On Thu, Sep 20, 2012 at 12:16:14AM -0400, Filipus Klutiero wrote:
reopen 682726
thanks
On 2012-09-19 01:48, Ben Hutchings wrote:
On Tue, 2012-09-18 at 20:10 -0400, Filipus Klutiero wrote:
On 2012-09-18 14:30, Debian Bug Tracking System wrote:
This is an automatic notification regarding your Bug report
which was filed against the linux-source-3.4 package:
#682726: [linux-source-3.4] make xconfig: "Unable to find the QT4 tool qmake."
It has been closed by Ben Hutchings<ben@decadent.org.uk>.
Their explanation is attached below along with your original report.

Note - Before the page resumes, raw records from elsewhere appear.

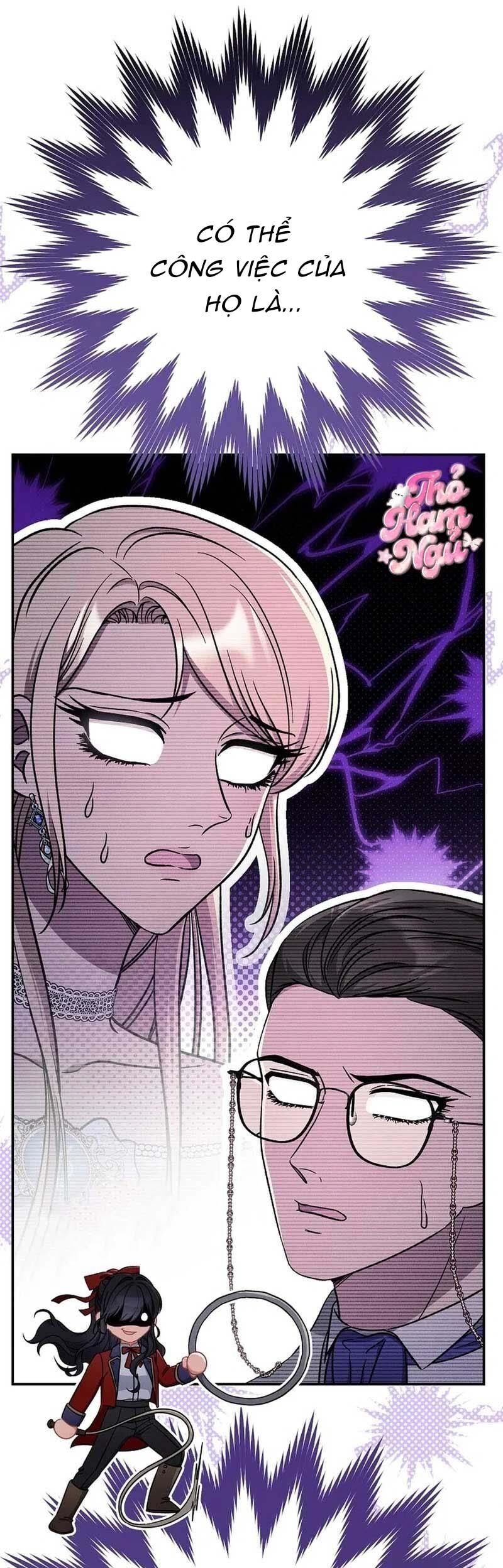 Nam Chính? Có Cho Cũng Không Thèm Chapter 28 - Trang 2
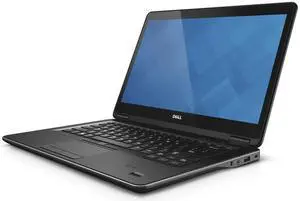Dell Latitude E7440 Ultrabook 4th Generation i5 4300U 1.9GHz 8GB 256GB SSD Webcam HDMI Windows 10 Professional  64Bit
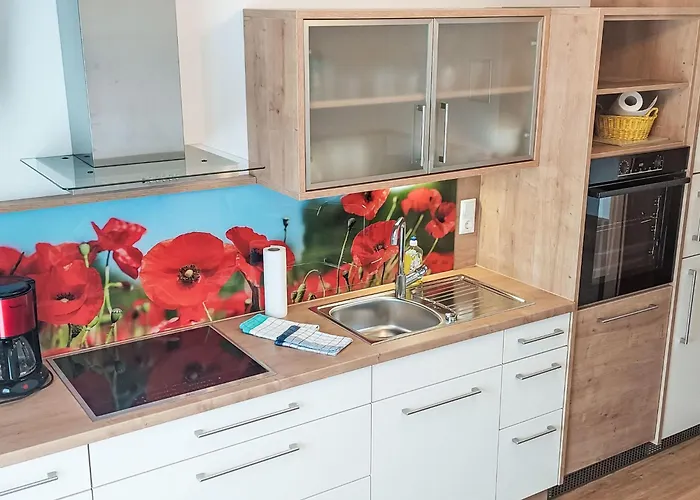 Rupertus-4 By Interhome Apartamento *
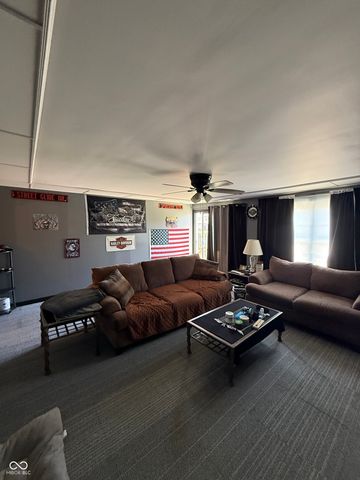 4916 Ingleside Lane, Indianapolis, IN 46227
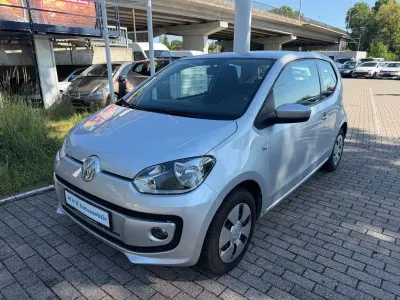 Gebraucht VW up!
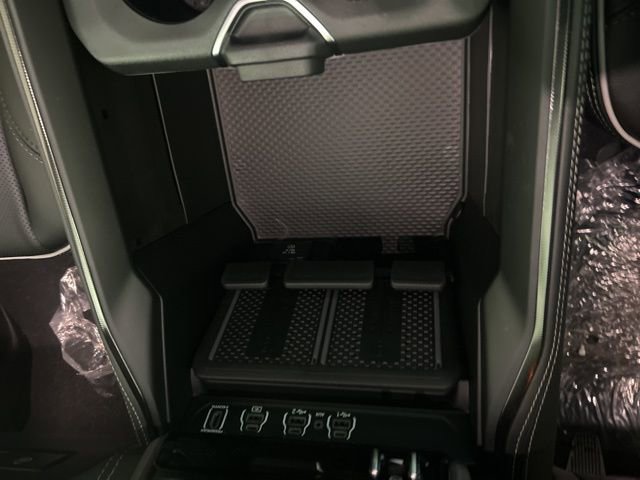 New 2026 RAM 2500 Power Wagon AWD/4WD image 32
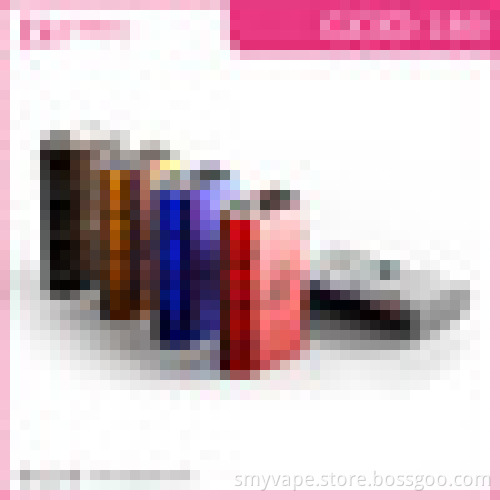 sub tank ohm 180w patent high quality vapor starter kit/ dry herb vaporizer kit/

If this explanation is unsatisfactory and you have not received a
better one in a separate message then please contact Ben Hutchings<ben@decadent.org.uk> by
replying to this email.
I understand that suggesting pkg-config might reduce the prevalence of
this bug, but how would that solve it?
There is no solution to the problem of 'optional dependencies'; this is
the best you're going to get.
Ben.
If by 'optional dependencies' you mean assuming a feature provided
by a package on which the dependency is not declared as absolute,
there are certainly solutions; declare the dependency as absolute or
stop assuming the feature's presence.
It's not a hard dependency because you can use the package in question
in a sensible way without pkg-config. (E.g. by sticking to nconfig) So
adding a dependency isn't right.
Debian-Policy says:
The Depends field should be used if the depended-on package is required
for the depending package to provide a significant amount of
functionality.
[...] [Suggests] is used to declare that one package may be more
useful with one or more others. Using this field tells the
packaging system and the user that the listed packages are
related to this one and can perhaps enhance its usefulness, but
that installing this one without them is perfectly reasonable.
So it seems the decision depends on qconfig being "significant" or not.